Now get busy! And clean your room!
Staff Editor, Make Magazine
Small enough to fit on your keychain, the MAKE Warranty Voider is the perfect companion for mobile fixing, hacking, and MacGyvering. This is a limited offering with custom "MAKE: Warranty Voider" lovingly laser-etched with care using a 35W laser. It's like a toolbox in your pocket. Squirt P4 (plier version) also available.
Reviewed by Shawn Connally
From NASA's website:
In the USA, the eclipse will already be underway when the moon rises on Saturday evening. Observing tip: Find a place with a clear view of the eastern horizon and station yourself there at sunset. As the sun goes down behind you, a red moon will rise before your eyes.
Observers in eastern North and South America will find the moon already partially or totally eclipsed at moonrise. From western North America, only the final penumbral phases are visible.
Moon's path through Earth's shadows as well as a map illustrating worldwide visibility are available on the NASA website.
Reviewed by Terrie Schweitzer
Lulu is a print-on-demand system that you can use to make, publish, and sell your own books. I used lulu.com to create a book for my nieces and nephew and was really happy with the results.
The process is pretty easy: download their templates, add your content, upload the templates, choose your book printing and cover options. Once you're finished, the books are available on demand, much like Cafe Press T-shirts. You get an optional store front to make the book available for anyone to purchase (or download for free, if you like). Lulu lets authors add a profit margin to books if they choose (my 26-page hardcover book is $20.99 at cost).
It takes a while for the books to print and ship -- I ordered on January 12 and received them on February 7. So if you need your books by a certain date, plan ahead!
Reviewed by Brian Jepson
When I'm explaining microcontrollers to someone who's around my age, I usually start out with a reference to 8-bit home computers: "Take something like an Atari 800, make it really small, and that's kind of what a microcontroller kit is." I always worried about whether that comparison was close to the mark, but now that I've gotten my hands on an AtariLab kit, I doubt no more.
In the mid-1980s, Atari and Dickinson College collaborated on AtariLab, which included a breakout board that connects to the joystick port, a cartridge, lab manual, and collection of sensors. I picked mine up on eBay, and when I connected the sensors, plugged in the cartridge, and turned on my Atari 130XE, it worked perfectly. I was up and measuring temperatures in seconds. (If only all my computers would boot up that quickly.)

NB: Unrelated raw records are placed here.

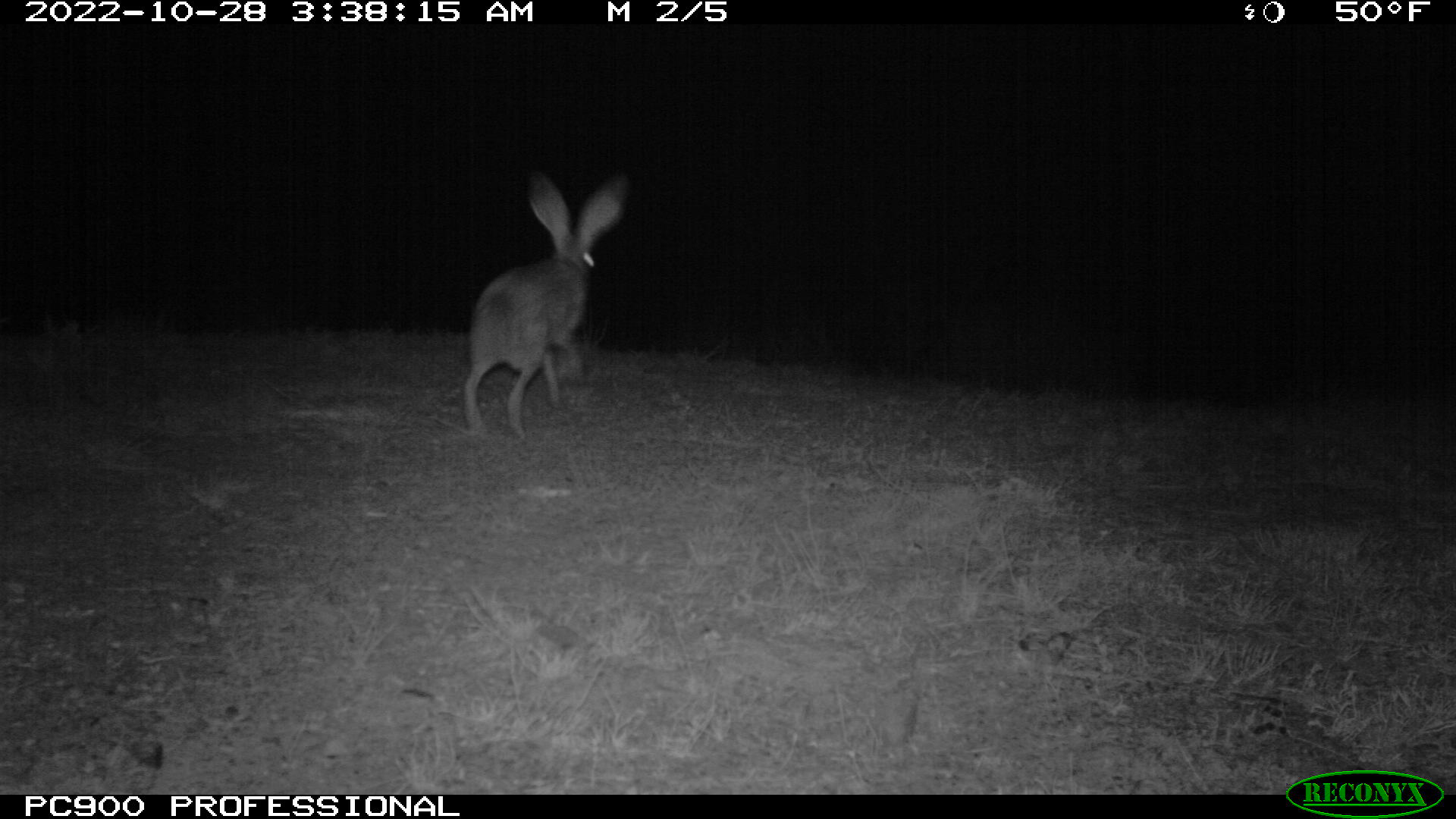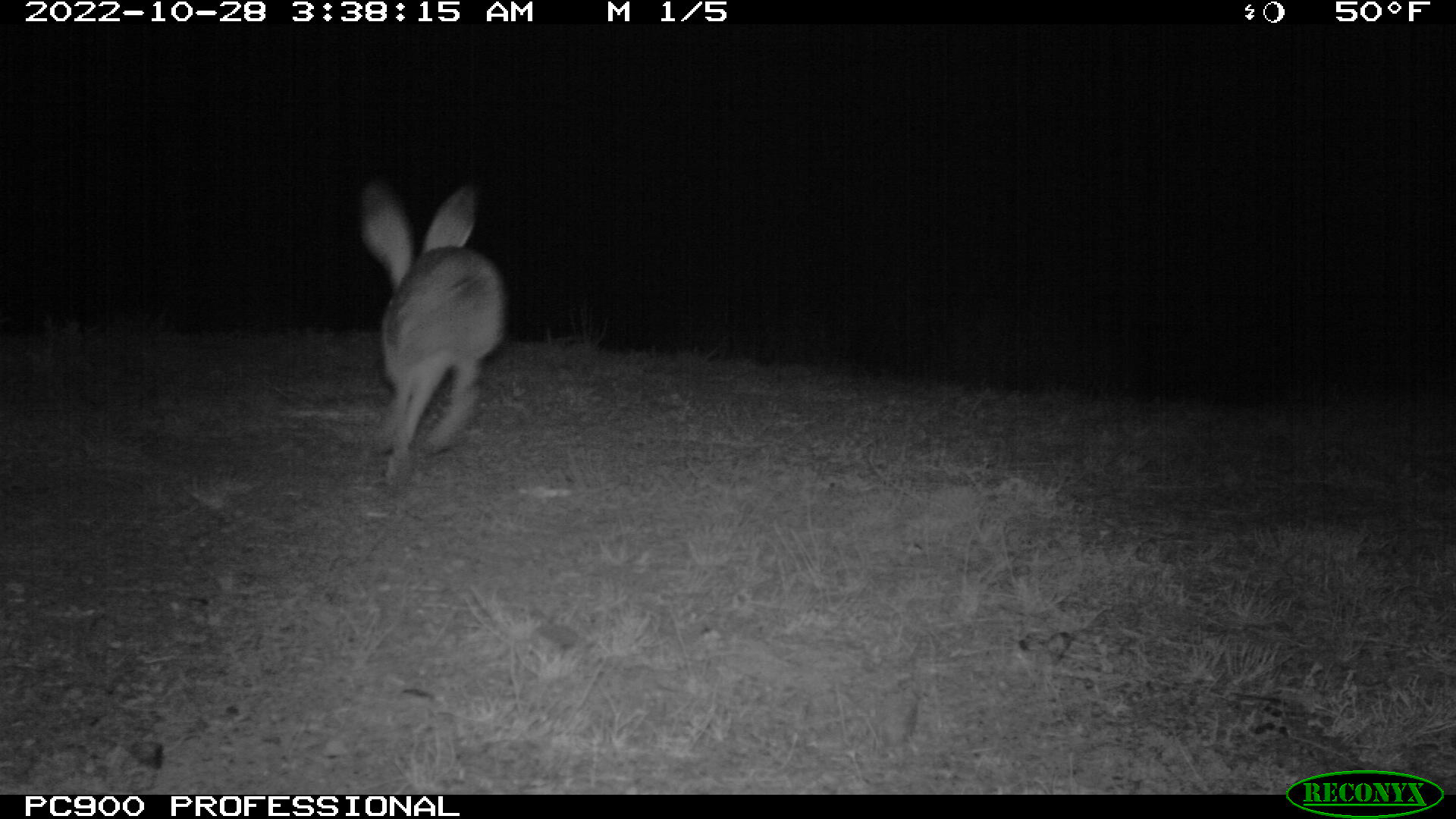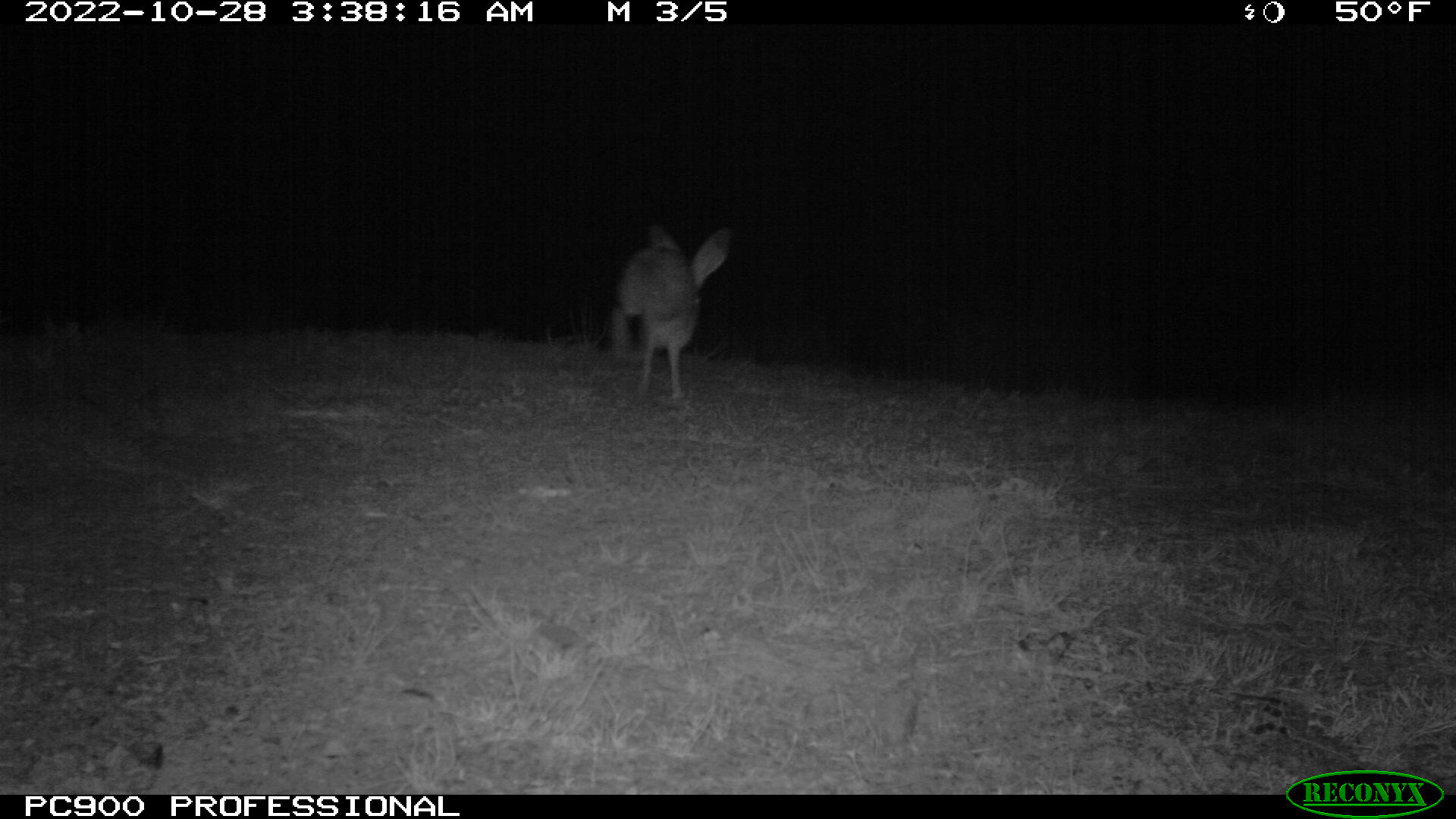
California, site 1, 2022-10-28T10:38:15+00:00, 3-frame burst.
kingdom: Animalia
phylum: Chordata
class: Mammalia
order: Lagomorpha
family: Leporidae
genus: Lepus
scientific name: Lepus californicus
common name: black-tailed jackrabbit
Black-tailed jackrabbit (Lepus californicus).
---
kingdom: Animalia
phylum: Chordata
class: Mammalia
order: Lagomorpha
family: Leporidae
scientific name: Leporidae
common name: rabbit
Rabbit (Leporidae).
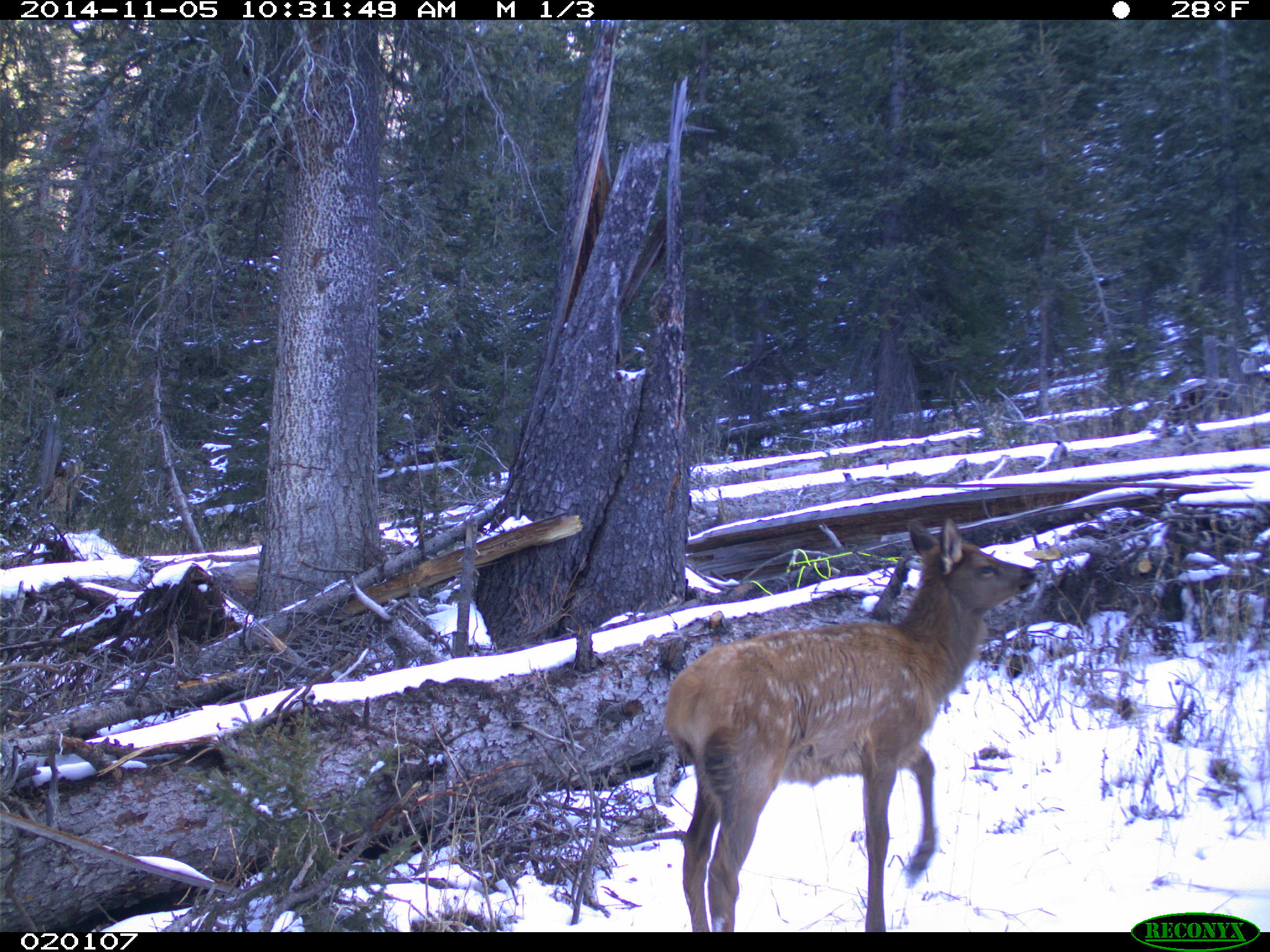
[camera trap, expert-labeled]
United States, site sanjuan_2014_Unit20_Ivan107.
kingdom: Animalia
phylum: Chordata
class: Mammalia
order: Artiodactyla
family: Cervidae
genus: Cervus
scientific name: Cervus elaphus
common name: red deer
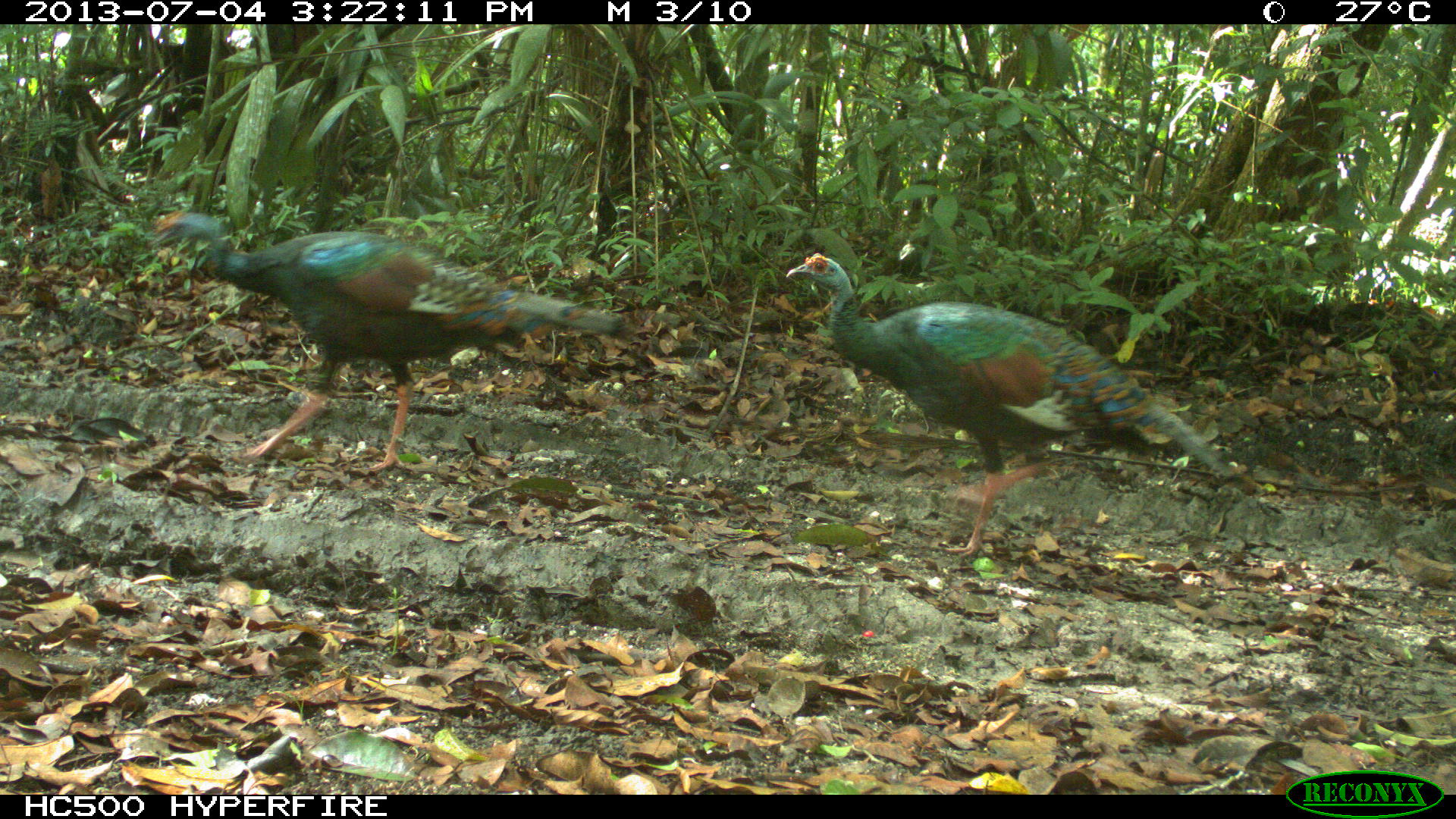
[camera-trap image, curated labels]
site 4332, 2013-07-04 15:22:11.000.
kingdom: Animalia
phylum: Chordata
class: Aves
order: Galliformes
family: Phasianidae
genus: Meleagris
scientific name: Meleagris ocellata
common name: ocellated turkey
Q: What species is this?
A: Meleagris ocellata (ocellated turkey).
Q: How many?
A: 2.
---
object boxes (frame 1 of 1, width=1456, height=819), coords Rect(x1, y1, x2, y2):
meleagris ocellata: Rect(784, 251, 1263, 556); Rect(149, 210, 626, 471)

The AtariLab kit invites hacking, too. Because it uses the joystick port, it's easy to write programs that read the sensor: LOGO and BASIC source is included in the lab manual!
Read more about the AtariLab at http://www.makezine.com/blog/archive/2007/01/8bit_science_at.html.
Reviewed by Arwen O'Reilly Griffith
MAKE Senior Editor Phil Torrone sent along this link to a talk about dictionaries by Erin McKean, editor of the New American Oxford Dictionary (which sounds a bit like an oxymoron, but I won't quibble). For anyone who loves words, this video is worth checking out. Not only is it sharp and funny, it's erudite and full of wonderful stories about both words and dictionaries.
Reviewed by digitaltripper
Yes it's the Alligator Forceps!! This is one of my most used tools. When you work the handles, just the tip opens up, making it the ideal tool for picking things up in small or tight spaces.
I currently own the 5.5 inch pair.
They come in 3.5, 5.5, 6, 8, 9.5, and 11 inch sizes.
I use these to reach into spaces, like in my model airplane, to place and retrieve parts, small spaces where screws get dropped, reaching into bundles of wires to grab a wire, for building a ship in a bottle, etc.
Simply an AWESOME tool--no maker or toolbox should be without one.